Записки морского офицера, в продолжение кампании на Средиземном море под начальством вице-адмирала Дмитрия Николаевича Сенявина от 1805 по 1810 год
Между замком и крепостью, по положению горы, сделаны стенки или брустверы таким образом, что, защищая одна другую, отделяют город от замка. За сими брустверами для укрепления каземата и Пьяца-Саранцо построены так, что, защищаясь самим собой и взаимно помогая друг другу, способствуют и нижней городской крепости. В каждом сделана чистерна и казематы; для защиты довольно 8 пушек и 100 солдат. Отсюда можно скатывать в город большие каменья. Замок же, лежащий на самой вершине, по высоте своей мало способствовать может крепости. Стены его тонки и удивительным образом улеплены по оврагам и пропастям; в них сделаны прорезы для ружейной обороны. Пушки большей частью медные, длинные и малого калибра. Некоторые из них утверждены в стенах на вертлюгах, как фальконеты, и в казенной части имеют длинные четвероугольные прорезы. Здесь есть несколько таких пушек, какие употреблялись в самом начале изобретения огнестрельного оружия, то есть кованные из железных прутьев. Большие пушки 48-фунтового калибра и мортиры поставлены к стороне Доброты и тут стены гораздо толще. Удивления достойно, какой силой венецияне встащили их сюда. Пороховой погреб и арсенал покрыты толстым сводом и безопасны от бомб. В последнем показывали мне длинные ружья (тронбоны) на вертлюгах; они заряжаются фунтовым ядром и весьма удобны для гребных судов, также на кораблях во время абордажа.

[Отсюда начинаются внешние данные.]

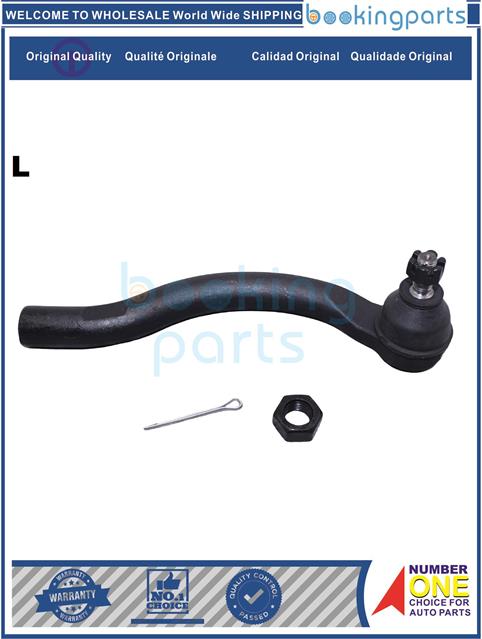 TRE12555(L)-ACCORD 03-05 SEDAN/COUPE TSX'04-05-Tie Rod End....128589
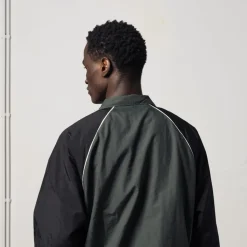 Veste de survêtement ouverte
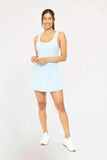 MONO B Adjustable Active A-line Dress - Trendsi - Flyclothing LLC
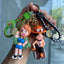 2024 New One Piece Cute Keychain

С южной стороны замка возвышается крутая скала, на которую одни только черногорцы могут взбираться. Иногда они забавлялись, стреляя в австрийских часовых; но выстрелы по чрезмерной высоте недействительны. Если и город будет взят, то замок не иначе можно принудить к сдаче, как одним только изнурением.
С одной стороны, опираясь о стену, с другой удерживаясь за низкие перила, по лестнице узкой и крутой, взошел я на самую верхнюю часть замка и лишь ступил последний шаг, то от невольного страха закрыл глаза. Представьте себя на такой высоте, куда не смеет всползать змея, а разве взлетать может только орел, прямо над глубокой, никогда не освещаемой солнцем пропастью, на дней которой с ужасным ревом с камня на камень падает река (Fiumiera называемая), подмывающая подошву горы и впадающая по северную сторону города в море. Над головой подымается другая скала столь высокая, что, не скинувши шляпы, не можно видеть ее вершины. Бесплодные горы, в беспорядке набросанные одна на другую, одна другую превышающие, бурный шум падающей реки представляли природу во всей ее дикости и ужасе; но, опустив глаза вниз, видишь ее во всем величии и красоте: зелень, сады, строения и корабли, представляющиеся в углублениях между гор и в заливах, оживляя унылое местоположение, заставляли удивляться столь близкому соседству плодородия и бесплодия. Город лежал у меня прямо под ногами, в нем не видно было улиц, а все казалось домиками. Скат горы, на вершине коей я стоял, был столь крут, что если б бросить ядро, то оно должно бы скатиться до домов. Катарская губа в отдаленном краю подобна была блюду, налитому водой, в котором для забавы детей расставлены маленькие кораблики.